Na, bumm! Das hatte gesessen. Inga schluckte und Agnes wurde grasgrün im Gesicht. Sie begann zu zittern und brachte kein sinnvolles Wort mehr heraus. Inga warf einen Blick in Othellos Box. Der war immer noch tiefenentspannt. Um den würde sie sich keine Sorgen machen müssen. Jetzt wünschte sie sich, dass sie auch dieselbe Wunderdroge eingeworfen hätte wie ihr Kater oder ihre Nachbarin. Dann wär nun alles paletti. Aber so musste sie mit ihrer eigenen und der wenn auch gedämpften Angst von Agnes fertig werden. Wild entschlossen ergriff sie die bebende Hand der Sitznachbarin und versuchte, diese in ein Gespräch zu verwickeln. Sie erzählte kurzerhand ein paar Schnurren4 aus ihrem WG-Leben. Unter anderem auch von der unsäglichen Fliederbusch-Affäre, in der sich Angie wieder einmal als Hobbydetektivin wichtig und auch lächerlich gemacht hatte.

Und allmählich gelang ihr das Wunder und Agnes war von den Erzählungen so gefesselt, dass sie gar nicht mehr auf die Turbulenzen im Luftraum achtete. Nun fielen auch ihr lustige Begebenheiten ein, die sie ihrerseits Inga erzählte. Kurz darauf hörte man die beiden kichern wie übermütige Schulmädchen. Sie steckten die Köpfe zusammen und hatten einfach Spaß. Und schon war die Übelkeit vergessen.

Da meldete sich der Kapitän plötzlich wieder zu Wort:

„So, meine Damen und Herren. Das Schlimmste haben wir nun hinter uns. Wir durchfliegen jetzt nur noch schwache Ausläufer der Schlechtwetterzone. Die werden Sie fast nicht mehr wahrnehmen. Bitte bleiben Sie jedoch weiterhin angeschnallt, bis das endgültige Zeichen aufleuchtet, dass Sie den Gurt wieder öffnen dürfen. Wir haben jetzt so ungefähr die Hälfte der Strecke hinter uns. Ich wünsche noch eine angenehme Weiterreise. Jetzt serviert Ihnen das Bordpersonal kleine Erfrischungen. Danke für Ihre Aufmerksamkeit.“

Und schon begannen die Flugbegleiter, eine kleine Jause zu servieren. Inga und Agnes entschieden sich für Donuts und Kaffee. Danach war ihnen jetzt einfach. Österreicher lieben eben ihren Kaffee.
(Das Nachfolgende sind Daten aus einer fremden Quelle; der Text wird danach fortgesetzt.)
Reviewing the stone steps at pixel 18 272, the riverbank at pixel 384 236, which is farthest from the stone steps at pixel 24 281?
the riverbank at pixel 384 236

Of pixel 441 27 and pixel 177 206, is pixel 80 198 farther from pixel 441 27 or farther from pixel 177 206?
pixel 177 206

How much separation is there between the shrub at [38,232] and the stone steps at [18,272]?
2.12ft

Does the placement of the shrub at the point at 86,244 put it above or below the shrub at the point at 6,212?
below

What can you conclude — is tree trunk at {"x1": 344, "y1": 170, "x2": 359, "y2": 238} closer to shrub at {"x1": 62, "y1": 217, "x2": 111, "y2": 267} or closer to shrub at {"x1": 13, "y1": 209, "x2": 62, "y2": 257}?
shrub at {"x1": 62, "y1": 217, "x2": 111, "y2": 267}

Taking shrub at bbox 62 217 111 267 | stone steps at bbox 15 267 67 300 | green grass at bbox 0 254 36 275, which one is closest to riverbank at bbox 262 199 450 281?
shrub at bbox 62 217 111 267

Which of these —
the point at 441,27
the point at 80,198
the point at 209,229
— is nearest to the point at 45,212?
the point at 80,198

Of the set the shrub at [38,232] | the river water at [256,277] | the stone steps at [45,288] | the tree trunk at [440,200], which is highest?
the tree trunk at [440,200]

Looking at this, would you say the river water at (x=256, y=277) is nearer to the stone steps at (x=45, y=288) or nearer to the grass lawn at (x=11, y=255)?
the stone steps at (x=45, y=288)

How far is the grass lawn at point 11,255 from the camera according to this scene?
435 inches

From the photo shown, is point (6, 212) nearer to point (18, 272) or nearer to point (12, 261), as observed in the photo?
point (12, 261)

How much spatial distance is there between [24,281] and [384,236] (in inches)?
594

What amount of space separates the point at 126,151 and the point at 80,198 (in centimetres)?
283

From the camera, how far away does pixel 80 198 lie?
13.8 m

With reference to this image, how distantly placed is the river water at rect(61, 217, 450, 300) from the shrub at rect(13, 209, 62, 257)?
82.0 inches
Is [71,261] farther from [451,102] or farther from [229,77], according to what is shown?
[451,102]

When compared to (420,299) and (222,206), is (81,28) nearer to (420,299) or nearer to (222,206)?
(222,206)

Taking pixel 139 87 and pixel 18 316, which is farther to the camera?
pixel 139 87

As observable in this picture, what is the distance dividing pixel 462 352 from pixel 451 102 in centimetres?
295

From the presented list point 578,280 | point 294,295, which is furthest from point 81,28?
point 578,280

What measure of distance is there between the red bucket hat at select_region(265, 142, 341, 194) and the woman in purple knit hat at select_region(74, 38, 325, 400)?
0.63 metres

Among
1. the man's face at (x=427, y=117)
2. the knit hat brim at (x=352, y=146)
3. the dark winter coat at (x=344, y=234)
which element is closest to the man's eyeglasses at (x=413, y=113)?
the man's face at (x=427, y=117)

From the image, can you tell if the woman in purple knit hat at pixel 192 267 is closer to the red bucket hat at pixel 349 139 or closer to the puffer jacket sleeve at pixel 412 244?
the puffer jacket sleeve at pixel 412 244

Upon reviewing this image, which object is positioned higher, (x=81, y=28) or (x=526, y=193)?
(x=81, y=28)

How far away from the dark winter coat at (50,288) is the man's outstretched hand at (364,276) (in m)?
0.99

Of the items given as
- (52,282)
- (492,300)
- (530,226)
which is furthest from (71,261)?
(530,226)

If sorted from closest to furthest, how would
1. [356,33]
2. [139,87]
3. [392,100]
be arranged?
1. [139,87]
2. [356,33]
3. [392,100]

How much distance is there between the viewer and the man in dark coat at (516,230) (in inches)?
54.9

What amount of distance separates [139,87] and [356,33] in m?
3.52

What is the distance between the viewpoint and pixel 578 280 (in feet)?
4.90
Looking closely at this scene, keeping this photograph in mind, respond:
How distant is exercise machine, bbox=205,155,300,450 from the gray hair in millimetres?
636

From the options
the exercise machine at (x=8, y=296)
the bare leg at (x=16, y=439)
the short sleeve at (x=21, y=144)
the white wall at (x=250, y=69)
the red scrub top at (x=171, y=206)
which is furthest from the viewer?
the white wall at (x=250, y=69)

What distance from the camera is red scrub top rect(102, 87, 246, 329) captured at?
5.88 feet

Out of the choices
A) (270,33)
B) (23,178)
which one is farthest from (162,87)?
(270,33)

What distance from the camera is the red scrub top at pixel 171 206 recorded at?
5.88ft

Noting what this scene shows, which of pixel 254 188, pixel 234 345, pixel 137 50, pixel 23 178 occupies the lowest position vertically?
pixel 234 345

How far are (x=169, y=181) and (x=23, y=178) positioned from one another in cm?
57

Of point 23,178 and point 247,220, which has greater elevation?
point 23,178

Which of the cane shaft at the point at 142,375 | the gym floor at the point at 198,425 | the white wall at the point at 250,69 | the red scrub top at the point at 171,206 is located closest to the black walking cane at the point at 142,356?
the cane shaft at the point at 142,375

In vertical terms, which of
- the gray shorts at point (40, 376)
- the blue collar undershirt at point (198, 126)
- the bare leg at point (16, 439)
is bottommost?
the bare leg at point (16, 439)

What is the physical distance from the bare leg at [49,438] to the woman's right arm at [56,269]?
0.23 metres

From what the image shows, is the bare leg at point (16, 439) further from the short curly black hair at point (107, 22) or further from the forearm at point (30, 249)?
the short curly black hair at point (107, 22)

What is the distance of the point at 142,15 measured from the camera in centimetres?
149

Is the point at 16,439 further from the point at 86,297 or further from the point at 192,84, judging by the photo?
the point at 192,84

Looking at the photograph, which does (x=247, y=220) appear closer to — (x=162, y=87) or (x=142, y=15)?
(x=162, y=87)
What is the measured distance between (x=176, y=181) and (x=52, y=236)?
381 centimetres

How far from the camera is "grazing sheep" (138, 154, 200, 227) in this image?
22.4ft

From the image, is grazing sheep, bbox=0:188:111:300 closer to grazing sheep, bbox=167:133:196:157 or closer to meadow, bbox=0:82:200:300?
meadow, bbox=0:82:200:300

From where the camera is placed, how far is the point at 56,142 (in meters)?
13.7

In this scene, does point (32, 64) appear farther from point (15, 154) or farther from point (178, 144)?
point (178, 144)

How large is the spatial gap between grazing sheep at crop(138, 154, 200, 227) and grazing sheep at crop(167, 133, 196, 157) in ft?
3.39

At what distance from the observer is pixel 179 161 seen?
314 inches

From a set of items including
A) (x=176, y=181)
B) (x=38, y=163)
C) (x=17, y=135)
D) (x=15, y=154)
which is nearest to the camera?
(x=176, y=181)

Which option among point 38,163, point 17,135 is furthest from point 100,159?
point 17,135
Dann begann Agnes von ihrer Familie zu erzählen. Ihre Tochter, Gabrielle, war beruflich nach Kalifornien gegangen. Sie arbeitete für einen großen Pharmakonzern. Tja, und wie das Leben halt so spielt, hatte sie sich in Übersee unsterblich verliebt, in Kenneth aus der Direktionsetage. Die beiden heirateten bald darauf, als sich Brian, das erste Kind, angekündigt hatte. Sie kauften ein nettes Häuschen am Rande von San José, so richtig im Bungalowstil, mit Vorgarten und Pool und freundlichen Nachbarn rundherum. Zwei Jahre später kündigte Susan, die Tochter, ihr Kommen an und von da an arbeitete Gabrielle nur mehr halbtags im Konzern. Kenneth verdiente ohnehin genug für alle vier. Er hatte einen guten Posten.